* BEGIN Text extract *

Pomegranate-Maple-Cider Carrot & Cucumber Noodles with Chili Beef and Blue Cheese

gluten freemeat & poultry

IMG_2252 copy

I’ll slam the door in your face if you try to tell me that this is not the most colorful bowl of meat you’ve ever seen. Or, in true teenage fashion, I’ll tell you to “Talk to the wrist, ‘cuz the first is pissed!”

After seeing Tieghan over at Half Baked Harvest do a tutorial on how to deseed a pomegranate, I began to think… When was the last time I ate a pomegranate? My old college roommate Stacey used to make these killer pomegranate-champagne vodka cocktails, but that doesn’t count. So, I kept thinking.

IMG_2201 copy

When I was a little girl, I distinctly remember my mother handing me a pomegranate halve and then I’d ferociously attack it, trying to squeeze out every last seed. Where have those days gone? I’ve completely forgotten about my love for pomegranates.

Until now.

IMG_2262 copy

Sometimes, I just can’t get through a piece of steak. The ole’ vegan in me comes roaring out and makes me gag. My Paleo followers are gasping right now, I know.

* END Text extract *
* BEGIN Records shown *

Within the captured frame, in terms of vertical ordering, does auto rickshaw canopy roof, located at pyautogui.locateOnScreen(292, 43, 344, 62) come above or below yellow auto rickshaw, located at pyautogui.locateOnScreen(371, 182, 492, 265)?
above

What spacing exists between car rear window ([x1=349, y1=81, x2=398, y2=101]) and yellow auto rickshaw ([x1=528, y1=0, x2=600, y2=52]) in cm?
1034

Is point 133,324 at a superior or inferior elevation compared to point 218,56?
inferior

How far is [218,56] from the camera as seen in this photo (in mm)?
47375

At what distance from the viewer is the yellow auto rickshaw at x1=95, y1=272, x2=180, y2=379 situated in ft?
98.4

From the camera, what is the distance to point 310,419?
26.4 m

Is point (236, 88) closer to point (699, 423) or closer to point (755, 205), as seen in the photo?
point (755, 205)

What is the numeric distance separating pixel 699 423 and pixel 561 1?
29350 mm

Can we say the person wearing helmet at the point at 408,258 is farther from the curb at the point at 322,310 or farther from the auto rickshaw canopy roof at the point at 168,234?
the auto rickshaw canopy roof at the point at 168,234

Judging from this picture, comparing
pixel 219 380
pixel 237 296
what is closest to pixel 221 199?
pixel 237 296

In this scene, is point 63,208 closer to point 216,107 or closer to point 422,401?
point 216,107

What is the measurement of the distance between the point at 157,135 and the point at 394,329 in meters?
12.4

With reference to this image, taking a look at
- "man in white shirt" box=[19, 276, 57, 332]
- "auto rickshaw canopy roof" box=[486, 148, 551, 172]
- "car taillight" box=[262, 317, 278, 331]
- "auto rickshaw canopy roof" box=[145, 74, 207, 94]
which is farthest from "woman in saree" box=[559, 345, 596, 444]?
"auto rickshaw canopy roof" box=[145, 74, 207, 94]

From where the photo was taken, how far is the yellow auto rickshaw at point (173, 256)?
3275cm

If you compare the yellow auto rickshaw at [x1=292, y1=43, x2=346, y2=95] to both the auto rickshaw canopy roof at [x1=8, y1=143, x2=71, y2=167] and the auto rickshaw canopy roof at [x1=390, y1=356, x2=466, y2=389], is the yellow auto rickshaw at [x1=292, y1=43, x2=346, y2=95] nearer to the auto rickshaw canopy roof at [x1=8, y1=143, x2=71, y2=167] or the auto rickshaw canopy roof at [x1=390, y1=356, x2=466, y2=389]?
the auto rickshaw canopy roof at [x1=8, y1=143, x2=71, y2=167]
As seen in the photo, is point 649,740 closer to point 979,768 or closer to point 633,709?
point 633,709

* END Records shown *

Answer the following questions on the pomegranate blog post, numbering each answer to match its question.
1. Who presented the tutorial that got the writer thinking about pomegranates, and what did it show?
2. What drinks did the writer's old college roommate make?
3. What food can the writer sometimes not get through?

## Exercise response:
1. Tieghan at Half Baked Harvest presented a tutorial on how to deseed a pomegranate.
2. The roommate, Stacey, made pomegranate-champagne vodka cocktails.
3. The writer sometimes cannot get through a piece of steak.